Saltar para: Post [1], Pesquisa e Arquivos [2]




Vindimas 2010

por Rui Falcão, em 23.10.10

 

Este é o tempo por que todos esperam, o momento das grandes decisões, o epílogo de um ciclo frenético que teve início na primavera, depois do longo período de dormência que o Inverno induziu na vinha. Chegou a quadra das vindimas, o instante que marca o zénite do ano agrícola, a conclusão do ciclo normal do desenvolvimento da videira, a data em que a fruta tão desejada é finalmente colhida. Há meses que milhares de pequenos e grandes produtores, espalhados por todo o território nacional, anseiam por estes dias. Há meses que o dia-a-dia de milhares de produtores transcorre na expectativa desta estação, antecipando estratégias e esperança, numa espera nervosa face aos possíveis humores e desamores da natureza. Afinal, um ano de trabalho duro e de investimento pesado pode agora, na recta final, ser comprometido pelo acaso de uma simples chuvada fora do tempo, por uma granizada inoportuna, por uma onda de calor extemporânea, por uma praga ou acidente qualquer. Sofrer até ao último instante é o fado que os produtores repisam todos os anos.

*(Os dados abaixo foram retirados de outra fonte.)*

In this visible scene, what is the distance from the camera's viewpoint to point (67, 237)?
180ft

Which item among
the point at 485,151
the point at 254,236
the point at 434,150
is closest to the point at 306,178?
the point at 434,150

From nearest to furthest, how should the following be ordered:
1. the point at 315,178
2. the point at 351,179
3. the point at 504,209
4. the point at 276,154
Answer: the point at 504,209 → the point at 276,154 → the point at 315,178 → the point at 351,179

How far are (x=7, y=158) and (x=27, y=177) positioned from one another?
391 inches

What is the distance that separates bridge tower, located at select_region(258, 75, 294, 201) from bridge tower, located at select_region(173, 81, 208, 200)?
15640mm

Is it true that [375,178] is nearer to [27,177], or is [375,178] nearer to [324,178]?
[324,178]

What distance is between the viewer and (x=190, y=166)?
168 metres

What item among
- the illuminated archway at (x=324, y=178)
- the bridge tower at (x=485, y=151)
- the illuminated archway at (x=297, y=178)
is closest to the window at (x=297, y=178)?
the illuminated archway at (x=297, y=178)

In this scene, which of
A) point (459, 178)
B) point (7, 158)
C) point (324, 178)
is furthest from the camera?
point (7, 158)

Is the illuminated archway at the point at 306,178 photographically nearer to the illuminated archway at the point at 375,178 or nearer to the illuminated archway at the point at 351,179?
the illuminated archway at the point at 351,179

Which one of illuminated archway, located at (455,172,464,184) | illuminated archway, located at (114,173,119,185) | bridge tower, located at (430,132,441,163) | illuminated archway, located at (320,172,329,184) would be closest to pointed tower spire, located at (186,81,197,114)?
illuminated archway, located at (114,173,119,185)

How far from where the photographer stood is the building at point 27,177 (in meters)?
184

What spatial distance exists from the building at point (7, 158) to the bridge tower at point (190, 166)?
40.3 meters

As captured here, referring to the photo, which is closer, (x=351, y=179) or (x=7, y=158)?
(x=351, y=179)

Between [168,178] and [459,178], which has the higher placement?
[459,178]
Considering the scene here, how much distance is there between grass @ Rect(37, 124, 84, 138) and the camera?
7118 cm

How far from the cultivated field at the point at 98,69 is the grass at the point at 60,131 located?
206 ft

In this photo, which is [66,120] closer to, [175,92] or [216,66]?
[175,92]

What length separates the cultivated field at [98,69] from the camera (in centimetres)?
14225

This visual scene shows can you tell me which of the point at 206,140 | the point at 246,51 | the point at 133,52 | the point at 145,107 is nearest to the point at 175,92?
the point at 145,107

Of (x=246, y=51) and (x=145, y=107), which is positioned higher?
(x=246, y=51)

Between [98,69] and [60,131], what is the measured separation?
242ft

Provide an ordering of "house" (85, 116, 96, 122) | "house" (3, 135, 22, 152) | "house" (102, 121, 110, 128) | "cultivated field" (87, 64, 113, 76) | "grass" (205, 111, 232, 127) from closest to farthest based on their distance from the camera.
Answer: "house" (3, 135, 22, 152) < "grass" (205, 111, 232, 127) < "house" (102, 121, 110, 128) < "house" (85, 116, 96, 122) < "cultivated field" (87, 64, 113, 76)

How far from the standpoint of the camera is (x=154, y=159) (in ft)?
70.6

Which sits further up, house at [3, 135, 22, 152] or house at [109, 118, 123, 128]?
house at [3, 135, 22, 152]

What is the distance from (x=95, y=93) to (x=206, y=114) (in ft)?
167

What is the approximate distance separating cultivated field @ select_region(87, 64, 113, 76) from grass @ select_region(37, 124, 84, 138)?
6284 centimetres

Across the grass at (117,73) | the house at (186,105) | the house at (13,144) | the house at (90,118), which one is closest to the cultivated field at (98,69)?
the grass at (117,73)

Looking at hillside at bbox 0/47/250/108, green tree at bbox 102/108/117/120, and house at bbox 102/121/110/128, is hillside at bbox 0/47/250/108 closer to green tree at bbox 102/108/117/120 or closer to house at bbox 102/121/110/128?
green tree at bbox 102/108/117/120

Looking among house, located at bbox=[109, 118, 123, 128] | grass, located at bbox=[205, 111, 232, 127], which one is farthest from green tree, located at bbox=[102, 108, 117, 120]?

Depois de uma série de três anos atípicos, anos bons mas excêntricos, depois de uma sucessão de vindimas desconformes com os padrões regulares das diferentes regiões nacionais, segue-se agora uma vindima arredia, extremada e inesperada. Por ora ainda é cedo, demasiado cedo para poder avançar com prognósticos definitivos sobre a qualidade dos vinhos resultantes. Como sempre há quem confesse ter os melhores vinhos de sempre a fermentar ou a descansar na adega, quem se lastime por prever ou experimentar um ano miserável… e quem se abstenha de avançar antecipadamente com prognósticos precipitados. Do que todos se carpem, sem excepção e de forma homogénea por todo o território continental, é da estranheza do ano, dos sucessivos avanços e recuos, da dificuldade em gerir uma vindima capaz de deixar muitos produtores e enólogos à beira de um ataque de nervos.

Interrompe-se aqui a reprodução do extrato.